Doctor of Philosophy (PhD)

Document Type

Doctoral Dissertation




Education Sciences

First Advisor

Dr. Justin Bathon


American schools have increasingly adopted technology resources to fulfill their educational obligations. These tools are for instruction, communication, and storing and analyzing student information. Student data can be directory information, enrollment records, achievement data, and student-created products. This increased utilization began with the passage of No Child Left Behind in 2001, and the COVID-19 pandemic led to more educational technology use of student data.
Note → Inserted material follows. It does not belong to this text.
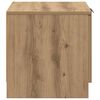 Produktminiatyrbild 8 av 16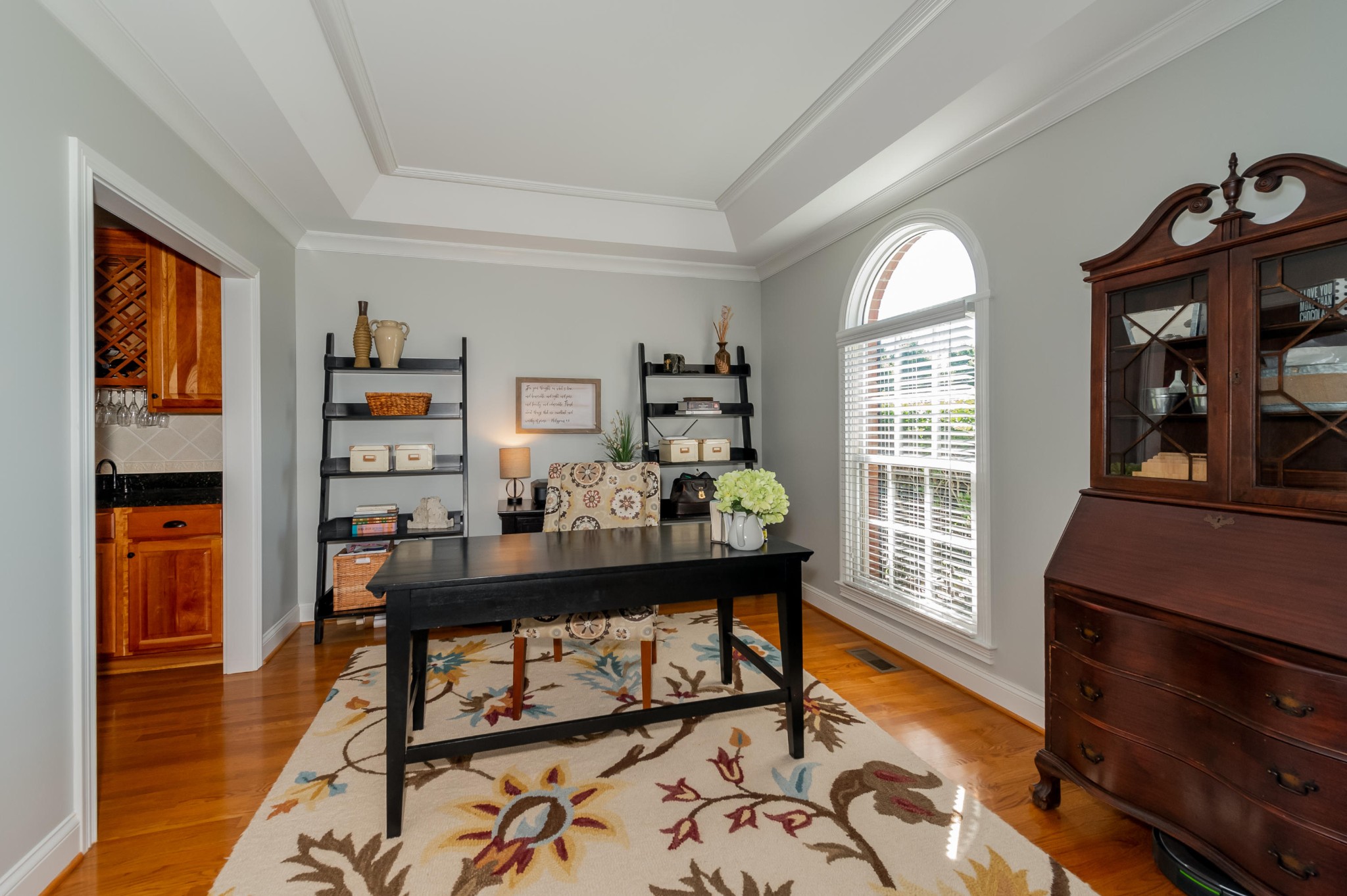 1924 Chiswick Road Knoxville, TN 37922 - Photo 5 of 40 Gallery Image 5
Districts turned to third-party vendors for assistance with data systems and virtual learning resources. Before, during, and after the pandemic, stakeholders were concerned about information security and the students' privacy. School leaders looked to federal regulations to ensure appropriate and legal practices for student data use. The Family and Educational Rights and Privacy Act (FERPA) was implemented in 1974, and the growth of educational technology and digitization of student information has moved beyond the original guidance of the regulation. District leaders also looked to state laws, but Wisconsin statutes provide little guidance. These leaders rely on their local board policies to ensure they benefit from educational technology while protecting the privacy of their students. I utilized the methodological approach of document analysis and the contextual integrity privacy framework to understand how Wisconsin districts address student data privacy in local board policies. In addition, I examined how federal regulations are addressed and the role of leadership in policy implementation. Findings from this study indicate differences for districts using a policy consultation service. These policies address federal regulations and account for the use of data by modern educational technology. The leadership activities required for student data privacy align with previous research for effective educational leadership. These findings show the need for local policies to address federal regulations for student privacy in the context of educational technology utilization.